■ **Data for processing**:
"""

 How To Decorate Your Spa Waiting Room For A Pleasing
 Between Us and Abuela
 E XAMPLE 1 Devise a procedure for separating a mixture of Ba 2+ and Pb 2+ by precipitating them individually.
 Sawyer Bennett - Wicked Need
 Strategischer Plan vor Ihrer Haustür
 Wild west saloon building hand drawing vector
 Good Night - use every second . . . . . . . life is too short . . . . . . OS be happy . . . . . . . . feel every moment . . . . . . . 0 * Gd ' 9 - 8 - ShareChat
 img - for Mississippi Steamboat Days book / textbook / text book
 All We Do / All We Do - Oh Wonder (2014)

"""

■ **Task description**: Would you output every entry exactly as it was written?

■ **Reply to the exercise**:
 How To Decorate Your Spa Waiting Room For A Pleasing
 Between Us and Abuela
 E XAMPLE 1 Devise a procedure for separating a mixture of Ba 2+ and Pb 2+ by precipitating them individually.
 Sawyer Bennett - Wicked Need
 Strategischer Plan vor Ihrer Haustür
 Wild west saloon building hand drawing vector
 Good Night - use every second . . . . . . . life is too short . . . . . . OS be happy . . . . . . . . feel every moment . . . . . . . 0 * Gd ' 9 - 8 - ShareChat
 img - for Mississippi Steamboat Days book / textbook / text book
 All We Do / All We Do - Oh Wonder (2014)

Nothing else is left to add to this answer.